The problem
From the first paragraph of the Adventures of Omanakuttan article, list every actor the film is said to star.

++++ Excerpted passage

- Theatrical release poster
- Directed by: Rohith V. S.
- Written by: Rohith V. S. Sameer Abdul
- Produced by: Antony Binoy Biju Pulickal Binu Mampilly
- Starring: Asif Ali Bhavana Aju Varghese
- Cinematography: Akhil George
- Edited by: Livingston Mathew
- Music by: Arun Muraleedharan Dawn Vincent
- Production company: 4 M Entertainments
- Distributed by: 4M Entertainments
- Release date: 19 May 2017;
- Country: India
- Language: Malayalam

= Adventures of Omanakuttan =

Adventures of Omanakuttan is a 2017 Indian Malayalam-language absurdist comedy film directed by Rohith V. S. in his directorial debut. The story was conceived by Sameer Abdul and he wrote the screenplay along with the director. It stars Asif Ali, Bhavana, Aju Varghese and Saiju Kurup. It was produced by Antony Binoy and Biju Pulickal under the banner 4M Entertainments and features music composed by Arun Muraleedharan and Dawn Vincent.

The film was released on 19 May 2017 across Kerala.

++++++++
++++ Dataset excerpt

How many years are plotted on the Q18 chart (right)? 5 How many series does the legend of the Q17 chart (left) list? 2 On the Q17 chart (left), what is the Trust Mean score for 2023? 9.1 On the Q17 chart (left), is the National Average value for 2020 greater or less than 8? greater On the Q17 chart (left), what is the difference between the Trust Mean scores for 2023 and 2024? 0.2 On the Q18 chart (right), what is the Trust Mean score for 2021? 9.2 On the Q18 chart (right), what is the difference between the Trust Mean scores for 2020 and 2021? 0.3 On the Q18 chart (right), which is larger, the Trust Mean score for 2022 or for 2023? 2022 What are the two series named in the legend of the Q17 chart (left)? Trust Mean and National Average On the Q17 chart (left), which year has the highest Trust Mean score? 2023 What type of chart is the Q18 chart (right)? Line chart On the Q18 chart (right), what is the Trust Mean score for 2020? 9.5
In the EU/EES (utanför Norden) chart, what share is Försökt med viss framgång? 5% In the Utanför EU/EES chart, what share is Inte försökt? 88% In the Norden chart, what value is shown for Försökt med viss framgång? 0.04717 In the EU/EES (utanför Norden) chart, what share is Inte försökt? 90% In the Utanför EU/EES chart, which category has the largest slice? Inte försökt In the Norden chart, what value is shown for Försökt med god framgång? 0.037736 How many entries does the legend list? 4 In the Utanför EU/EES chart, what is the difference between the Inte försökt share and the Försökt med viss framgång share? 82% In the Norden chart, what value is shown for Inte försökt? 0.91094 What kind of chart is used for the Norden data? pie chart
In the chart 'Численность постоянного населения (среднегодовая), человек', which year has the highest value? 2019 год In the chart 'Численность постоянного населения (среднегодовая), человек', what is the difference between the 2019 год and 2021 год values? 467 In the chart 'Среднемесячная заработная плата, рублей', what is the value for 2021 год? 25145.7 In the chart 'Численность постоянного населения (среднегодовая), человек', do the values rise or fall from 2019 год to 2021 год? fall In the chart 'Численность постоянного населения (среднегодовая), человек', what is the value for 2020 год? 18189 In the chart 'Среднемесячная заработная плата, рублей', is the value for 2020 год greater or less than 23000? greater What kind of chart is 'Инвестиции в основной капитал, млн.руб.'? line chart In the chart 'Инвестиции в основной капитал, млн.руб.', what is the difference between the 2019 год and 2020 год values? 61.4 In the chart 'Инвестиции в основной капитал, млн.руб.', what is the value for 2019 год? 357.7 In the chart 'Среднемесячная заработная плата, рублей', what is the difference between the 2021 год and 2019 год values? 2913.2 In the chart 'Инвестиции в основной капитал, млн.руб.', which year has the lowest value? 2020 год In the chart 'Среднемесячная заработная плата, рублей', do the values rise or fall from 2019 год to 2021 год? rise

++++++++

Task solution
Asif Ali, Bhavana, Aju Varghese, Saiju Kurup